Caravaners by Elizabeth von Arnim


Caravaners is the story of a real-life journey that Elizabeth von Arnim (1866-1941) made with the novelist E. M. Forster in 1906.

The novel is the fictional diary of the character Otto von Ottringen. It tells of a burlesque ride in horse-drawn wagons through Kent and Sussex with his wife and a group of eccentric English people.

The narrator, Otto von Ottringen, is a Prussian officer in his late 40s. This character is full of himself, stupid, lecturing, misogynistic. He is convinced that he is irresistible, both to high-ranking noble men, the only ones whose company he can bear, the others are not good enough for him, and especially to women, the youngest and prettiest, that goes without saying! He is so blinded by his own magnificence, which he is the only one to imagine, that he does not realize that his fellow caravaners see him for what he is: unbearable, pretentious, boring.
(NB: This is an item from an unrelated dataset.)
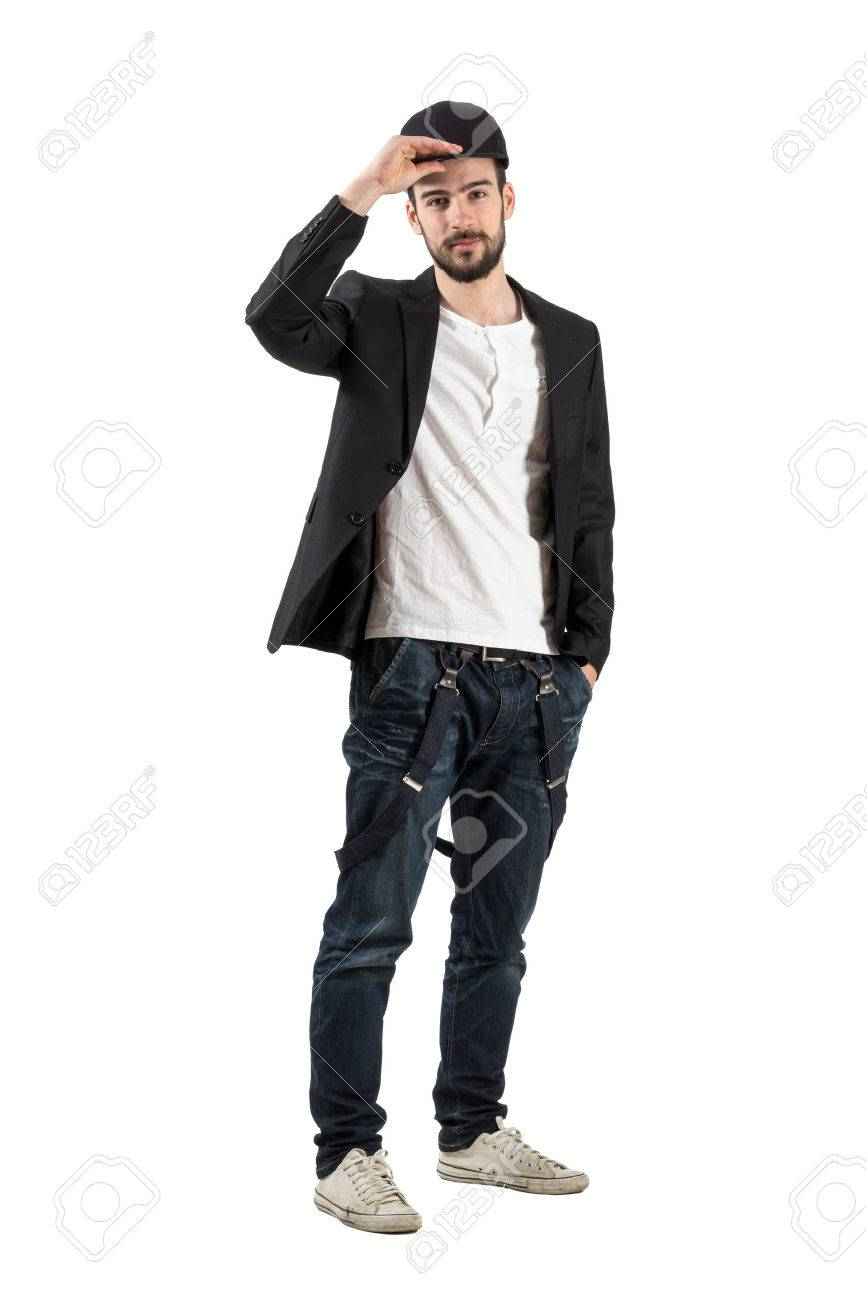 f6305ee82ef Banque d images - Jeune homme à la mode maintenant mettre casquette de  baseball sur la tête. Corps pleine longueur portrait isolé sur fond blanc.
Elizabeth von Arnim's art is to have made of this character's diary a fine joke with English humor, which made me laugh out loud, even in the doctor's waiting room! If one laughs a lot at the narrator's setbacks, one always has in mind the pathos and tragedy of the situation that will lead not only to such wits in the First World War, but above all to the dramatic and obligatory submission of women to such husbands to whom the law gives reason.

This book is both a wonderful introduction to England and Germany at the turn of the century and Elizabeth von Arnim's funniest, liveliest, most feminist novel.